→ **Directive**
Copy out, unchanged, the part of the entries that opens at their very start and closes with the line containing "49L99 53H105L107 51V46L104", with both ends included.

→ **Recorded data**
------------------------------------------------------------
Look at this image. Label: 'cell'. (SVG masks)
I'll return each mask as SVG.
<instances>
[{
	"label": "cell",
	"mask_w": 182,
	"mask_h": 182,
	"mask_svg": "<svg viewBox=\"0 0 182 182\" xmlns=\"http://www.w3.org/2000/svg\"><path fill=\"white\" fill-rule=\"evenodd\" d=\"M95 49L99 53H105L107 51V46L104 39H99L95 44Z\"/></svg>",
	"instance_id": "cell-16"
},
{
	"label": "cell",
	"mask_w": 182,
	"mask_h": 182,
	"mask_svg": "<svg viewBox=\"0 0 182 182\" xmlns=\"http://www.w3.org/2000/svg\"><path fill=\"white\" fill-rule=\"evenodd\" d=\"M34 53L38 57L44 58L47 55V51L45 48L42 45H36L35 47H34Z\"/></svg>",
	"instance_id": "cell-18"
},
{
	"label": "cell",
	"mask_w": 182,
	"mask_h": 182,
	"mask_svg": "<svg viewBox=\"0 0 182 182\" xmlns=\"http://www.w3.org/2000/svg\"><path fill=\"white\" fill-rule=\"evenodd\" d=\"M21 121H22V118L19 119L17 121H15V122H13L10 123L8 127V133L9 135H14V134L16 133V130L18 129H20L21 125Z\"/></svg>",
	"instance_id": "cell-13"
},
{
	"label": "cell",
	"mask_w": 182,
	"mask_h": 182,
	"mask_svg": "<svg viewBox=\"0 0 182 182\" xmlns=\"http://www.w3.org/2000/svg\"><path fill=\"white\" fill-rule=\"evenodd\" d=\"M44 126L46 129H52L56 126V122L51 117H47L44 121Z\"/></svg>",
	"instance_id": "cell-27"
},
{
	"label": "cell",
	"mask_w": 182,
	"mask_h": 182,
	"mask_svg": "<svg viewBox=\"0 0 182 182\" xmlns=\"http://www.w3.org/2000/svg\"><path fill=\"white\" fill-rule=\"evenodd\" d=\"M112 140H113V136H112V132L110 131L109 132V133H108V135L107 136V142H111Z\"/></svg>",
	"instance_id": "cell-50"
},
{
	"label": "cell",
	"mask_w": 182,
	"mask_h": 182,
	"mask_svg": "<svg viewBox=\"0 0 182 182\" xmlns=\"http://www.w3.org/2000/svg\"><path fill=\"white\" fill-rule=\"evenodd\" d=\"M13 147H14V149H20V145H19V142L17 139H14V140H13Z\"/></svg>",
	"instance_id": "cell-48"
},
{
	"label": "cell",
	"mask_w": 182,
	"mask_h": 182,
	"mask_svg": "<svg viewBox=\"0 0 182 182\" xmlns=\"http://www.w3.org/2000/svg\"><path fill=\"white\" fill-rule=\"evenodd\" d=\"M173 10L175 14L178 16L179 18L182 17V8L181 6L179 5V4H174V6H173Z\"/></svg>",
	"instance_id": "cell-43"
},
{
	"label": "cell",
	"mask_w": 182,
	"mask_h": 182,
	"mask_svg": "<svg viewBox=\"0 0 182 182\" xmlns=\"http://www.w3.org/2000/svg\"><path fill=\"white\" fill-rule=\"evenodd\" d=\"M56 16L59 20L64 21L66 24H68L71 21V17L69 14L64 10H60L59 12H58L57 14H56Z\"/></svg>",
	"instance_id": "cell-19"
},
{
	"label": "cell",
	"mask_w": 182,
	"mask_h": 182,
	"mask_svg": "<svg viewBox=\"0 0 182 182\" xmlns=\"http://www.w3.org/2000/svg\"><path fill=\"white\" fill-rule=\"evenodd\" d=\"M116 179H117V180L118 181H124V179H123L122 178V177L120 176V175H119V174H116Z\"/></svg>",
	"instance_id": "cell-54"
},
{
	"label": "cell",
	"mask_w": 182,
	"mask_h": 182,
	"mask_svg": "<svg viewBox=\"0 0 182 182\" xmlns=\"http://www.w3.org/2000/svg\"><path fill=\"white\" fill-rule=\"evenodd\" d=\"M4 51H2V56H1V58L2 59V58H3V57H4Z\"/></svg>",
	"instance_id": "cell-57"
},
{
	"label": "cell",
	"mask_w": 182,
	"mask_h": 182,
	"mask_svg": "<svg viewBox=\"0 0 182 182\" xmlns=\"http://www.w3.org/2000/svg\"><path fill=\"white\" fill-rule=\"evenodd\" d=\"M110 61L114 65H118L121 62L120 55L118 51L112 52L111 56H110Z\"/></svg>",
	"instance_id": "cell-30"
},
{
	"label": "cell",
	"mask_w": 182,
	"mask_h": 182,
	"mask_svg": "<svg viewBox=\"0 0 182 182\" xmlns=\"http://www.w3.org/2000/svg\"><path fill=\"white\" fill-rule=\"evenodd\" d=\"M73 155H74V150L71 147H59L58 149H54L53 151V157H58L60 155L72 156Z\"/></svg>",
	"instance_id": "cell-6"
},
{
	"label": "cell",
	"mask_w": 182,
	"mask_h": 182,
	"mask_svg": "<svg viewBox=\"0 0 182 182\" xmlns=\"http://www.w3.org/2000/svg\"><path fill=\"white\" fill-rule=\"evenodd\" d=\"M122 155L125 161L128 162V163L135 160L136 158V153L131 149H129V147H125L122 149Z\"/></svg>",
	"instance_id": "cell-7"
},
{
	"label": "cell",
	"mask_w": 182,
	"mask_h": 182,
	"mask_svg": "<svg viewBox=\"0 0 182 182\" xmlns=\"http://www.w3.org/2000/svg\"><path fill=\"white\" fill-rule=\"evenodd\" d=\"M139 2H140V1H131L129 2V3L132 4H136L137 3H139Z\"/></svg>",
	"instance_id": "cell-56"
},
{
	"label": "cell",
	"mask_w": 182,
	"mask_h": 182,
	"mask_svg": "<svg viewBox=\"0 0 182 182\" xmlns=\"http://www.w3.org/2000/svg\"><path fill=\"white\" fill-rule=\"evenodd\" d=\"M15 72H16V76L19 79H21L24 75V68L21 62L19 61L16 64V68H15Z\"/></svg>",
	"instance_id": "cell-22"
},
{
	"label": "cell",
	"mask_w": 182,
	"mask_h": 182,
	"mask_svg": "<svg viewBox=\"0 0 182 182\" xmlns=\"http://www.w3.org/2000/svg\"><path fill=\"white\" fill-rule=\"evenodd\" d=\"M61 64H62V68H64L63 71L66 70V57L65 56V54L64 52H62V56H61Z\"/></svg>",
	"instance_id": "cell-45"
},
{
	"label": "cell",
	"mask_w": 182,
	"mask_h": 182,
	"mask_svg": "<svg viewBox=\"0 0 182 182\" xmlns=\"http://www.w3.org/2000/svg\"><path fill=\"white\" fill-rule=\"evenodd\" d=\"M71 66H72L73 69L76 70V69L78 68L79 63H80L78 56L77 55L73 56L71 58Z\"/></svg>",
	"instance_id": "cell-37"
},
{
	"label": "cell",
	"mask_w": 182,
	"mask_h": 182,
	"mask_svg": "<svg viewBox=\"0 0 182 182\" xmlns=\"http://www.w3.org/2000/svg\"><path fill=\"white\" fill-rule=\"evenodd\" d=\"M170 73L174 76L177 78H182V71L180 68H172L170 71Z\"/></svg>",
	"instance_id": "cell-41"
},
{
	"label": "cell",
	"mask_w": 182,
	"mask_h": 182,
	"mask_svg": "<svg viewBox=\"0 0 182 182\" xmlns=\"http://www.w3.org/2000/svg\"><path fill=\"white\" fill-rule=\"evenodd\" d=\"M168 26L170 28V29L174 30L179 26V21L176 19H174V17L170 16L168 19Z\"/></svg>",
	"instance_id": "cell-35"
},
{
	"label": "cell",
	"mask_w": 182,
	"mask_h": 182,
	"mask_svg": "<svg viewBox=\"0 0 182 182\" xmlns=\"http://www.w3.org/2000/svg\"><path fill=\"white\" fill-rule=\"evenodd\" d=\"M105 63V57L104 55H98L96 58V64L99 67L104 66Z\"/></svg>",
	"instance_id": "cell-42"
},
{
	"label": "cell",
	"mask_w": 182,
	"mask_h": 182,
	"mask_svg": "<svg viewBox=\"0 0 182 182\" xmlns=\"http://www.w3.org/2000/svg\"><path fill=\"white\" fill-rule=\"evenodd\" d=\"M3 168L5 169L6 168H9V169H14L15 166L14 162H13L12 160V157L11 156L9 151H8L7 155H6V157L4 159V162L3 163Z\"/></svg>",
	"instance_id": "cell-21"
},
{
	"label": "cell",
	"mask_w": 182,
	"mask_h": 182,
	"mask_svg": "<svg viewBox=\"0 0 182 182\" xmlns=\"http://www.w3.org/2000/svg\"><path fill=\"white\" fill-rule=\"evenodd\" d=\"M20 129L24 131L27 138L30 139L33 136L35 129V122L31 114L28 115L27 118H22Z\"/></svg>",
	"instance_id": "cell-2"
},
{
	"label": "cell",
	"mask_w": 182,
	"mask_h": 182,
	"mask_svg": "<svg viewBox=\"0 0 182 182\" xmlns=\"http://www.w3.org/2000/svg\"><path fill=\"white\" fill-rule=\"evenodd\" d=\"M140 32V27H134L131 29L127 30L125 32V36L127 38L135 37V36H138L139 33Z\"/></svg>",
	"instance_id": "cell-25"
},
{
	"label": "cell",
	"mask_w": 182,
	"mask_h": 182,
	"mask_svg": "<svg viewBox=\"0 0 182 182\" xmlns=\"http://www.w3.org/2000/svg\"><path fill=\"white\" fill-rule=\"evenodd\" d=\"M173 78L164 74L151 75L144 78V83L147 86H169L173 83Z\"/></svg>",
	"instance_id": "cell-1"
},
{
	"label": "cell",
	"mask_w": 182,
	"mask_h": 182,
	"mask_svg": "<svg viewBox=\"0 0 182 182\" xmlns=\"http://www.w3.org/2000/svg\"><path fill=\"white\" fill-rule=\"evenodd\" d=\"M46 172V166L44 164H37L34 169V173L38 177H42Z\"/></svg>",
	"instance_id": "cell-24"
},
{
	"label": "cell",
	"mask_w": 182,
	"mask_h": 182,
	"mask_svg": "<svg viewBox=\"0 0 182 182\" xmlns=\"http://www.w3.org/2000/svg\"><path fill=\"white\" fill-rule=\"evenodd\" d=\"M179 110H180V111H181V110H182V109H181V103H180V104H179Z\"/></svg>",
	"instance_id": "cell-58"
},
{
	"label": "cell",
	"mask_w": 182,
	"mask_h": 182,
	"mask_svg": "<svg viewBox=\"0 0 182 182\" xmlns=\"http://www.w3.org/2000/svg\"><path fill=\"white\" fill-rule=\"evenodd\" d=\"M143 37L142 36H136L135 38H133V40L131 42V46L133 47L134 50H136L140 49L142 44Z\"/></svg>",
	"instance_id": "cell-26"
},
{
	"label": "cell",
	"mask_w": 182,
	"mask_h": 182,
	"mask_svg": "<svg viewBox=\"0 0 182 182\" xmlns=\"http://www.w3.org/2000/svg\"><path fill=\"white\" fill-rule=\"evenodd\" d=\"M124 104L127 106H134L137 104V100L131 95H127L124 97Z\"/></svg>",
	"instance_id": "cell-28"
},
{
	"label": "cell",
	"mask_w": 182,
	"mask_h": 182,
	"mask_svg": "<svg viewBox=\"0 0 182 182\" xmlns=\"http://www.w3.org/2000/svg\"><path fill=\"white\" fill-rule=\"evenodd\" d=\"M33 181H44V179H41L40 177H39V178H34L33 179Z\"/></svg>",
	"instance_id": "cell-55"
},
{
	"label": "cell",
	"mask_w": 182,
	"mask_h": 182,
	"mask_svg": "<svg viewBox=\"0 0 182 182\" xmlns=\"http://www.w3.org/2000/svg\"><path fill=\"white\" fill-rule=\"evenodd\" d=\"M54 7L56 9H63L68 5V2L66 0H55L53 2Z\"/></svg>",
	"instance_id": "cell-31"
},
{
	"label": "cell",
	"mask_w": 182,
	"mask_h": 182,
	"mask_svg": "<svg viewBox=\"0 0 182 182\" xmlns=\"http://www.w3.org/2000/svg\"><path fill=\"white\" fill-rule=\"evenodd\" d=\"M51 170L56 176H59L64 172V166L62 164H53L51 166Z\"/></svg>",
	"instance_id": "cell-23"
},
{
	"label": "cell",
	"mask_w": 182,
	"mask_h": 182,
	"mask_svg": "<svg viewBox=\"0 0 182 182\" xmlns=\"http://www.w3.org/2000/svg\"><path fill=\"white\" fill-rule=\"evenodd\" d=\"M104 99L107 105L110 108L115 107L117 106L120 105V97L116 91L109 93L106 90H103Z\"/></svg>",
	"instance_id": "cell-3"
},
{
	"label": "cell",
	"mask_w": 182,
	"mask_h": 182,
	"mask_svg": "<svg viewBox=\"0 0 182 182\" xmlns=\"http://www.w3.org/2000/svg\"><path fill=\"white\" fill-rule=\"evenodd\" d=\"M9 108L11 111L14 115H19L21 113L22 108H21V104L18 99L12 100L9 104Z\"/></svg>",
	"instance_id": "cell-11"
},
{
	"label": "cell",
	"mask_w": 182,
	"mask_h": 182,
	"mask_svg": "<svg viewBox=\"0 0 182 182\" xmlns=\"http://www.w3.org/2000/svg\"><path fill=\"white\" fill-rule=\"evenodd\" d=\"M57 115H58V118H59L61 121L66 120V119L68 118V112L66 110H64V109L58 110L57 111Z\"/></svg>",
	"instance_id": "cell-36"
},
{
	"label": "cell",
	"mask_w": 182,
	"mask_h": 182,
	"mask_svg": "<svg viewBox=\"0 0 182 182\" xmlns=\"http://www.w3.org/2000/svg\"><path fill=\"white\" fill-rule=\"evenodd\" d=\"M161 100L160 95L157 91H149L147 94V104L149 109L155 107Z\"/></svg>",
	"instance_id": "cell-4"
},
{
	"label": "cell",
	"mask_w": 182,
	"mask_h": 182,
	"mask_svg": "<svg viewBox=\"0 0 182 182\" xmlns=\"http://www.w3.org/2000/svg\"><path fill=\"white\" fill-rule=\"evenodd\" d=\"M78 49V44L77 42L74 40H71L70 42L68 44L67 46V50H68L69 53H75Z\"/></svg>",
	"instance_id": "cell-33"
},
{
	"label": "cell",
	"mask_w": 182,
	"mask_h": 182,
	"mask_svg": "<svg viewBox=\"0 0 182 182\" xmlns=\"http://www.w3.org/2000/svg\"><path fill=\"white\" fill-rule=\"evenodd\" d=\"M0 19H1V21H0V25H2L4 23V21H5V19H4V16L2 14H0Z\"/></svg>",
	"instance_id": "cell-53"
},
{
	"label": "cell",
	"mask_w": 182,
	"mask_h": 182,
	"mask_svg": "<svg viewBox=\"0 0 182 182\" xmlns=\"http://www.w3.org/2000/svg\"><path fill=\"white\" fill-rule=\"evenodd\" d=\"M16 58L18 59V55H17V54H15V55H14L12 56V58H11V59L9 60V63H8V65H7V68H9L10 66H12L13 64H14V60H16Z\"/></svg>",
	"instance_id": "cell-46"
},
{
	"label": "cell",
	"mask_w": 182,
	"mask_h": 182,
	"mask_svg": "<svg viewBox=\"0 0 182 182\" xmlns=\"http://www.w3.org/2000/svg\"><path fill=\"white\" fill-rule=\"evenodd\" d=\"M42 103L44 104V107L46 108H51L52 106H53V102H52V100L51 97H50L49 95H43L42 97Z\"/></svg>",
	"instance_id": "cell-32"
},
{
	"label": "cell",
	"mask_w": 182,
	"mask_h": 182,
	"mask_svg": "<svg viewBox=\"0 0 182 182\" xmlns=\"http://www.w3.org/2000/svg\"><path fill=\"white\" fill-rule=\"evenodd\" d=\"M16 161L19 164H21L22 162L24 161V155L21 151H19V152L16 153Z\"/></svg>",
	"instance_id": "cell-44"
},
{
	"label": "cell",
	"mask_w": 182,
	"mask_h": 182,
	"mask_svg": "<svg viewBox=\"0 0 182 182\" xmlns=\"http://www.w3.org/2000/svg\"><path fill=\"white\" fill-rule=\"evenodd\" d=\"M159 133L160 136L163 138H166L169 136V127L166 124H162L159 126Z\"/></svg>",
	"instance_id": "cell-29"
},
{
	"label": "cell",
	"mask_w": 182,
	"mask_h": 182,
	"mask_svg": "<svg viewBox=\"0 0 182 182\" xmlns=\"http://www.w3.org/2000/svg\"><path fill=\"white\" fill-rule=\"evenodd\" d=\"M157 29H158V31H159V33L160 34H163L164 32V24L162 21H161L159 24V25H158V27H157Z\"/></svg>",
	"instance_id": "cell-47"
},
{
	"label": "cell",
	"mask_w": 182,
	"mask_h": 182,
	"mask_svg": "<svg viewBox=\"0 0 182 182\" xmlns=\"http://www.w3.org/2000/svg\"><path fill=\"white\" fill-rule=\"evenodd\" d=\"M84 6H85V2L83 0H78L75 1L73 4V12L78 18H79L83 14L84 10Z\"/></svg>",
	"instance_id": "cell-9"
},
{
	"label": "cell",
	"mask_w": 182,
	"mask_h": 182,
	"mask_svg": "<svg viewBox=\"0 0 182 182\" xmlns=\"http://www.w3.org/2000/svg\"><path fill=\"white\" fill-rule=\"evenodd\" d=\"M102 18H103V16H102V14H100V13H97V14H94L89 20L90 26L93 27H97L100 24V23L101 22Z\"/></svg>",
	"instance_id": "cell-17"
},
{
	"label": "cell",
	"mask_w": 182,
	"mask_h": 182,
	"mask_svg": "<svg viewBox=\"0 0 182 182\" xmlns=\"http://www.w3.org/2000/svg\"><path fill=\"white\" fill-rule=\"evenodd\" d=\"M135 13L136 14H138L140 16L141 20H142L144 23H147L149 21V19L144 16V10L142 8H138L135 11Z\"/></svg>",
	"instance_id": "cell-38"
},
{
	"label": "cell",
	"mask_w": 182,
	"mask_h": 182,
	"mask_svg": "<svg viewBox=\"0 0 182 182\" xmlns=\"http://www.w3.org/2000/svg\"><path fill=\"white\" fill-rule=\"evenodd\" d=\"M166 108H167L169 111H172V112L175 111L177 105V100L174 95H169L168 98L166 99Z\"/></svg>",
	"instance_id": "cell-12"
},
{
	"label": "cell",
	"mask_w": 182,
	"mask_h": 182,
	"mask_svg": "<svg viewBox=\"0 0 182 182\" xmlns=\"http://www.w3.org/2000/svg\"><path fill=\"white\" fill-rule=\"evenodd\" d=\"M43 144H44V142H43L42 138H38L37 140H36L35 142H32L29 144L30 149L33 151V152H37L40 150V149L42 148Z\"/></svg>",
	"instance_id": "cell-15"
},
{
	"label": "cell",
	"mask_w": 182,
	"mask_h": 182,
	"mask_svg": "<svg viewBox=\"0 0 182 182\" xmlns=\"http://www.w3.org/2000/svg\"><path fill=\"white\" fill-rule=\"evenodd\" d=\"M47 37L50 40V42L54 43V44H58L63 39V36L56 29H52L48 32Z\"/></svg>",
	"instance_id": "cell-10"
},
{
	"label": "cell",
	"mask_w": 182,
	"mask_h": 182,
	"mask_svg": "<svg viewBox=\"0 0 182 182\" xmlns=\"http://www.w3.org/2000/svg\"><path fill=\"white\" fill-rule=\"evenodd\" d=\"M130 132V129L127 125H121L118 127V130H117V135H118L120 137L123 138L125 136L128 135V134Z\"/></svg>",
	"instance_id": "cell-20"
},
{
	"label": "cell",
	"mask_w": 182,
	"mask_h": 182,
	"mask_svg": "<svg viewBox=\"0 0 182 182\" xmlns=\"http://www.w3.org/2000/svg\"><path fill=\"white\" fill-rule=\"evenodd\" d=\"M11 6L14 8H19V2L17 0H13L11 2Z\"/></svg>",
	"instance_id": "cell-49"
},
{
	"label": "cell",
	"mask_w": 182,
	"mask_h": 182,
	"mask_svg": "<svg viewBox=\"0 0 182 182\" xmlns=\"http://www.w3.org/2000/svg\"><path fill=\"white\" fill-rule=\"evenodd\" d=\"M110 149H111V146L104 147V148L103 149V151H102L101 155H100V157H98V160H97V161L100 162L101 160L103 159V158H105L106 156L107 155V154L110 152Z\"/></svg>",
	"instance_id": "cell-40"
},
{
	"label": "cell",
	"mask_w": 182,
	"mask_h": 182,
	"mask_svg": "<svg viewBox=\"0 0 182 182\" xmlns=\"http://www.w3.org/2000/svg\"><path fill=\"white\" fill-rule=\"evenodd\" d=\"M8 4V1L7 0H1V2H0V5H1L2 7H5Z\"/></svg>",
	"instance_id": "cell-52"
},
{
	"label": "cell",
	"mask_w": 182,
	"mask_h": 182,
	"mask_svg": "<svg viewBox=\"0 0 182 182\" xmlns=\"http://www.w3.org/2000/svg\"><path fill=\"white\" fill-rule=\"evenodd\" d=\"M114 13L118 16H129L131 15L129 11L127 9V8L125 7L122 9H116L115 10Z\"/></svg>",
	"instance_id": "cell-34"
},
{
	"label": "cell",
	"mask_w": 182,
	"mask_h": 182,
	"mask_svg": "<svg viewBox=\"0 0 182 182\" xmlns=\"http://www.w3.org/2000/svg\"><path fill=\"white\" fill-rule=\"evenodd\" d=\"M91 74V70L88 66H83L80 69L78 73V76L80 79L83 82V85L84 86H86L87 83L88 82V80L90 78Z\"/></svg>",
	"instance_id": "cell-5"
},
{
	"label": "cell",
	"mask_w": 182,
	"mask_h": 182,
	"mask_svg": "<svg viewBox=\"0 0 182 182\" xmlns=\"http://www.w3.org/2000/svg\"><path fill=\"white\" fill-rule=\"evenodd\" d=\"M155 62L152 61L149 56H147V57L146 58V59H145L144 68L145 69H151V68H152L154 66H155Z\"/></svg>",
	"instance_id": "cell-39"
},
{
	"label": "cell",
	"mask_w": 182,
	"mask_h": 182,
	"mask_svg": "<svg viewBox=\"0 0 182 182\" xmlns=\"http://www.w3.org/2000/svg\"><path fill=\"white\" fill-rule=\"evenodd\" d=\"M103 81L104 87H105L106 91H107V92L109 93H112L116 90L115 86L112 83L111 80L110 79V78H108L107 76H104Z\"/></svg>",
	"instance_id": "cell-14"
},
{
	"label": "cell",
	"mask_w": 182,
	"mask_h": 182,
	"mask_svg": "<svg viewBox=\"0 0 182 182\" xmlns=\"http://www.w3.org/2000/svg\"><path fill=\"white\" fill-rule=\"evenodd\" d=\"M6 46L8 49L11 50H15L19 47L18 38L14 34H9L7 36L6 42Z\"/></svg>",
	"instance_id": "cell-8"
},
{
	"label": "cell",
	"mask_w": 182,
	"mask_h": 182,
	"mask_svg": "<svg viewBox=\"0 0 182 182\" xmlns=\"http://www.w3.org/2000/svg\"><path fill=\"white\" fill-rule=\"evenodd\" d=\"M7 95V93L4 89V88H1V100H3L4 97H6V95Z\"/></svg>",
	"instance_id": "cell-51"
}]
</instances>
------------------------------------------------------------
→ **Completed task**
Look at this image. Label: 'cell'. (SVG masks)
I'll return each mask as SVG.
<instances>
[{
	"label": "cell",
	"mask_w": 182,
	"mask_h": 182,
	"mask_svg": "<svg viewBox=\"0 0 182 182\" xmlns=\"http://www.w3.org/2000/svg\"><path fill=\"white\" fill-rule=\"evenodd\" d=\"M95 49L99 53H105L107 51V46L104 39H99L95 44Z\"/></svg>",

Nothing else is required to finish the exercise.